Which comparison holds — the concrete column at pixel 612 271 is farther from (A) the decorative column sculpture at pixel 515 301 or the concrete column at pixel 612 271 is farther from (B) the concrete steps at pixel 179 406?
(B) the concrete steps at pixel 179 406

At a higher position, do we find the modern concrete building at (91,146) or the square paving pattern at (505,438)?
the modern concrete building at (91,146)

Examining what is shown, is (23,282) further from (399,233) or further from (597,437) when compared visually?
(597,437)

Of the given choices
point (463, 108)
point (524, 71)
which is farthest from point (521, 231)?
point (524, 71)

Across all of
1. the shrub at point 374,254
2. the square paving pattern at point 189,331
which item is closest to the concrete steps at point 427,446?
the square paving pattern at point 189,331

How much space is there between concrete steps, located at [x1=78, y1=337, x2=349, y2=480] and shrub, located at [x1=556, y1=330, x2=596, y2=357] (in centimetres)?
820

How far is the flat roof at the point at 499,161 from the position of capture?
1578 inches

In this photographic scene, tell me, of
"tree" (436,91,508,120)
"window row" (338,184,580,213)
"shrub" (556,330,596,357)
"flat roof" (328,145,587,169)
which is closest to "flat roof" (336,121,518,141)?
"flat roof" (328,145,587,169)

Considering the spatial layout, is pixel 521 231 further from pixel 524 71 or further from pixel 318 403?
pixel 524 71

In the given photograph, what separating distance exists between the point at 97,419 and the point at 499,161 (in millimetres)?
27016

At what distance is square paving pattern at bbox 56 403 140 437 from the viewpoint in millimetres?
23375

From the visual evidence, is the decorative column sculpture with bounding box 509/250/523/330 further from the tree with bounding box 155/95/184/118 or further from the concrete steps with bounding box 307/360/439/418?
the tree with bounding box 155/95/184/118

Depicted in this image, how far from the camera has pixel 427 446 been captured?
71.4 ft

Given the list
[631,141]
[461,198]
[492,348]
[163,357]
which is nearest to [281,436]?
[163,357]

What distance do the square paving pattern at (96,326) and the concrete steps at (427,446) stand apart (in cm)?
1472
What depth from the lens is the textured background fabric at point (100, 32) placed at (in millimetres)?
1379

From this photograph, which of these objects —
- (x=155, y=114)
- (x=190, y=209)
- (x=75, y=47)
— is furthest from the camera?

────

• _Given problem_: Beginning with the line that contains "Considering the spatial", repeat the material word for word through its final line.

• _Output_:
Considering the spatial layout, is pixel 521 231 further from pixel 524 71 or further from pixel 318 403?
pixel 524 71

In the given photograph, what separating distance exists between the point at 97,419 and the point at 499,161 (in millimetres)?
27016

At what distance is square paving pattern at bbox 56 403 140 437 from the viewpoint in millimetres?
23375

From the visual evidence, is the decorative column sculpture with bounding box 509/250/523/330 further from the tree with bounding box 155/95/184/118 or further from the concrete steps with bounding box 307/360/439/418?
the tree with bounding box 155/95/184/118

Depicted in this image, how far from the camera has pixel 427 446 been captured?
71.4 ft

Given the list
[631,141]
[461,198]
[492,348]
[163,357]
which is nearest to [281,436]?
[163,357]

What distance do the square paving pattern at (96,326) and the concrete steps at (427,446) stand apart (in cm)?
1472
What depth from the lens is the textured background fabric at point (100, 32) placed at (in millimetres)?
1379

From this photograph, which of these objects —
- (x=155, y=114)
- (x=190, y=209)
- (x=75, y=47)
— is furthest from the camera?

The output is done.